• [Work to be completed] Using the data below, repeat all of it precisely.

• [Spatial question entries]
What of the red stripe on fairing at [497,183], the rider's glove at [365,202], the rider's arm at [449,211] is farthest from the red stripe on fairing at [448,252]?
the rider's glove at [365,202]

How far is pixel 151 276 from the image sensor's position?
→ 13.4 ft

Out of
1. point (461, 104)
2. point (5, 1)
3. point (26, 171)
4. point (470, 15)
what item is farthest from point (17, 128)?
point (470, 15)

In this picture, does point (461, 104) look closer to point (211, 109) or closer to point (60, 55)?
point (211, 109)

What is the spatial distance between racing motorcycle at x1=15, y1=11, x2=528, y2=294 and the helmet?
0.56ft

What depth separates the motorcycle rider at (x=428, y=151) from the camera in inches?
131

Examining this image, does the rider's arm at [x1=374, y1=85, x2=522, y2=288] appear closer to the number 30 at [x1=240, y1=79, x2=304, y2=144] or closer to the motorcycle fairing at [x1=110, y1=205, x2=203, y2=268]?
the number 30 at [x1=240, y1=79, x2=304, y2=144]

• [Answer to this exercise]
What of the red stripe on fairing at [497,183], the rider's glove at [365,202], the rider's arm at [449,211] is farthest from the red stripe on fairing at [448,252]?
the rider's glove at [365,202]

How far is pixel 151 276 from the image sensor's position?
→ 13.4 ft

Out of
1. point (461, 104)
2. point (5, 1)
3. point (26, 171)
4. point (470, 15)
what item is farthest from point (17, 128)?
point (470, 15)

In this picture, does point (461, 104) look closer to point (211, 109) or closer to point (60, 55)?
point (211, 109)

What is the spatial distance between racing motorcycle at x1=15, y1=11, x2=528, y2=294 and the helmet?
0.56ft

What depth separates the motorcycle rider at (x=428, y=151) from the camera in inches?
131

Examining this image, does the rider's arm at [x1=374, y1=85, x2=522, y2=288] appear closer to the number 30 at [x1=240, y1=79, x2=304, y2=144] or closer to the motorcycle fairing at [x1=110, y1=205, x2=203, y2=268]?
the number 30 at [x1=240, y1=79, x2=304, y2=144]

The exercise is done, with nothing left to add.